[TASK] Write the listing out again, exactly as it reads below.

++++++

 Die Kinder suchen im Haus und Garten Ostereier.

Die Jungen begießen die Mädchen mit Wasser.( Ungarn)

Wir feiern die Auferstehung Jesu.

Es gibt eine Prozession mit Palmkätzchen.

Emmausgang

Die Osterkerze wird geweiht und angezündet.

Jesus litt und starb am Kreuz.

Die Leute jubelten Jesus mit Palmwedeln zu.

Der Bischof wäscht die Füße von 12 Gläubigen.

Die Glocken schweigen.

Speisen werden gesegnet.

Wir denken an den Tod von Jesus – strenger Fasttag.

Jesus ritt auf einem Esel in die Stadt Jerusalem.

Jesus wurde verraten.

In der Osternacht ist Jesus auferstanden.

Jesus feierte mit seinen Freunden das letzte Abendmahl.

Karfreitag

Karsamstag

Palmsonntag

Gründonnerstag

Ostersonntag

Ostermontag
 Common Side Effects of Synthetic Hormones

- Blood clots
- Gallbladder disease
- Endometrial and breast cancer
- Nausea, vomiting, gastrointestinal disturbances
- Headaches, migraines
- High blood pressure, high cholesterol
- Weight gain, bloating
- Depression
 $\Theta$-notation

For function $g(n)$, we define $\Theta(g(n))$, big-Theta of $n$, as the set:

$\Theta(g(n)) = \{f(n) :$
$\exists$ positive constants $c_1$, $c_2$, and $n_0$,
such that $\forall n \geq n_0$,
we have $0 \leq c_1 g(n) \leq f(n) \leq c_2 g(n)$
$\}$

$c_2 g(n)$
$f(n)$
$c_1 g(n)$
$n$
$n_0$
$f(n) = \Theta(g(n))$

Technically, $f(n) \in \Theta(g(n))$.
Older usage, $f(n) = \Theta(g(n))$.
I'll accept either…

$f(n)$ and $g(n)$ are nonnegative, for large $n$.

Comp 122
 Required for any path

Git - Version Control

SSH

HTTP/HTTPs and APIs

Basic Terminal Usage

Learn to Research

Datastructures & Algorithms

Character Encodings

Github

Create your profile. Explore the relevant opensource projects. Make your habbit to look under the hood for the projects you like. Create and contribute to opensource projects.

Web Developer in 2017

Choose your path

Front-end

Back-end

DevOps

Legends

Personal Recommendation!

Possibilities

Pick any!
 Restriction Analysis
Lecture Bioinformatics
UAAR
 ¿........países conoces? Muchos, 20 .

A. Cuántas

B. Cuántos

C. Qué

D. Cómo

++++++

[EXERCISE ANSWER]
 Die Kinder suchen im Haus und Garten Ostereier.

Die Jungen begießen die Mädchen mit Wasser.( Ungarn)

Wir feiern die Auferstehung Jesu.

Es gibt eine Prozession mit Palmkätzchen.

Emmausgang

Die Osterkerze wird geweiht und angezündet.

Jesus litt und starb am Kreuz.

Die Leute jubelten Jesus mit Palmwedeln zu.

Der Bischof wäscht die Füße von 12 Gläubigen.

Die Glocken schweigen.

Speisen werden gesegnet.

Wir denken an den Tod von Jesus – strenger Fasttag.

Jesus ritt auf einem Esel in die Stadt Jerusalem.

Jesus wurde verraten.

In der Osternacht ist Jesus auferstanden.

Jesus feierte mit seinen Freunden das letzte Abendmahl.

Karfreitag

Karsamstag

Palmsonntag

Gründonnerstag

Ostersonntag

Ostermontag
 Common Side Effects of Synthetic Hormones

- Blood clots
- Gallbladder disease
- Endometrial and breast cancer
- Nausea, vomiting, gastrointestinal disturbances
- Headaches, migraines
- High blood pressure, high cholesterol
- Weight gain, bloating
- Depression
 $\Theta$-notation

For function $g(n)$, we define $\Theta(g(n))$, big-Theta of $n$, as the set:

$\Theta(g(n)) = \{f(n) :$
$\exists$ positive constants $c_1$, $c_2$, and $n_0$,
such that $\forall n \geq n_0$,
we have $0 \leq c_1 g(n) \leq f(n) \leq c_2 g(n)$
$\}$

$c_2 g(n)$
$f(n)$
$c_1 g(n)$
$n$
$n_0$
$f(n) = \Theta(g(n))$

Technically, $f(n) \in \Theta(g(n))$.
Older usage, $f(n) = \Theta(g(n))$.
I'll accept either…

$f(n)$ and $g(n)$ are nonnegative, for large $n$.

Comp 122
 Required for any path

Git - Version Control

SSH

HTTP/HTTPs and APIs

Basic Terminal Usage

Learn to Research

Datastructures & Algorithms

Character Encodings

Github

Create your profile. Explore the relevant opensource projects. Make your habbit to look under the hood for the projects you like. Create and contribute to opensource projects.

Web Developer in 2017

Choose your path

Front-end

Back-end

DevOps

Legends

Personal Recommendation!

Possibilities

Pick any!
 Restriction Analysis
Lecture Bioinformatics
UAAR
 ¿........países conoces? Muchos, 20 .

A. Cuántas

B. Cuántos

C. Qué

D. Cómo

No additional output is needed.